- The Washington Times - Thursday, September 20, 2007

Responding to comments by Donovan McNabb that black NFL quarterbacks are held to a higher standard than their white colleagues, Jason Campbell said yesterday he hasn’t found that to be the case.

“Early in my career in college, I felt like people looked at me differently and expected a lot more,” said Campbell, the Washington Redskins’ starter since November. “I felt I had to do a little extra. At that point, I did feel that way. I don’t feel that way now in the NFL.”

In an HBO interview first aired Tuesday, McNabb, the longtime Philadelphia Eagles franchise player, said black quarterbacks “have to do a little bit extra” because there are so few starting at the position, adding, “people didn’t want us to play this position.”
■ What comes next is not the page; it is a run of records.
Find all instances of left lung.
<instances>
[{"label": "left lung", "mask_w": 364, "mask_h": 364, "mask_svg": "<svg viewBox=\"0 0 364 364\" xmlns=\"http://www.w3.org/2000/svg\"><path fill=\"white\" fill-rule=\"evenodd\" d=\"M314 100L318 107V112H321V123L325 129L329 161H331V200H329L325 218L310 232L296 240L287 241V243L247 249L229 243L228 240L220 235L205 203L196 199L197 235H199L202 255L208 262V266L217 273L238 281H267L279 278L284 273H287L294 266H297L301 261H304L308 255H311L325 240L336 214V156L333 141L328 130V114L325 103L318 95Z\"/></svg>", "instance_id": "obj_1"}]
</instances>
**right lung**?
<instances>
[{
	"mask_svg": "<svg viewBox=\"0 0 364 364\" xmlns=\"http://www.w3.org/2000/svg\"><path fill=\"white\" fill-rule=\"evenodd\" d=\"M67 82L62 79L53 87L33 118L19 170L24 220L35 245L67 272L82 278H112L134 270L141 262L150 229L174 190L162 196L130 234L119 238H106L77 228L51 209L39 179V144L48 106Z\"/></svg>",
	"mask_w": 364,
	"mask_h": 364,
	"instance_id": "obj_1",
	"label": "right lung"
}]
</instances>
McNabb and Campbell are two of six black starting quarterbacks in the NFL, joining Baltimore’s Steve McNair, Minnesota’s Tarvaris Jackson, Jacksonville’s David Garrard and Tennessee’s Vince Young.

Even in a winning performance, McNabb said people will say: “Oh, he could have made this throw here. We would have scored more points if he would have done this.”

McNabb said Peyton Manning and Carson Palmer aren’t held to the same standard as black quarterbacks.

“Let me start by saying, I love those guys. But they don’t get criticized as much as we do. They don’t,” McNabb said.

Campbell has long admired McNabb, and he outplayed the veteran in the Redskins’ 20-12 win Monday night in Philadelphia.

“That’s his opinion, and as an African-American quarterback, I have to support other African-American quarterbacks,” Campbell said. “But it’s something I can’t get caught up in. I look at all quarterbacks as the same. I support every guy who’s playing the position.

“It’s the hardest position to play in professional sports, and you get graded differently than any other position on the field. Nine times out of 10 the ball is in your hands, so everybody is watching you. Since you’re in the spotlight, the mistakes get recognized. You need thick skin and a short memory.”

McNabb, meanwhile, did not back off of his comments.

“I don’t regret it,” McNabb told reporters in Philadelphia yesterday. “I don’t regret it at all. I stand by my comments.”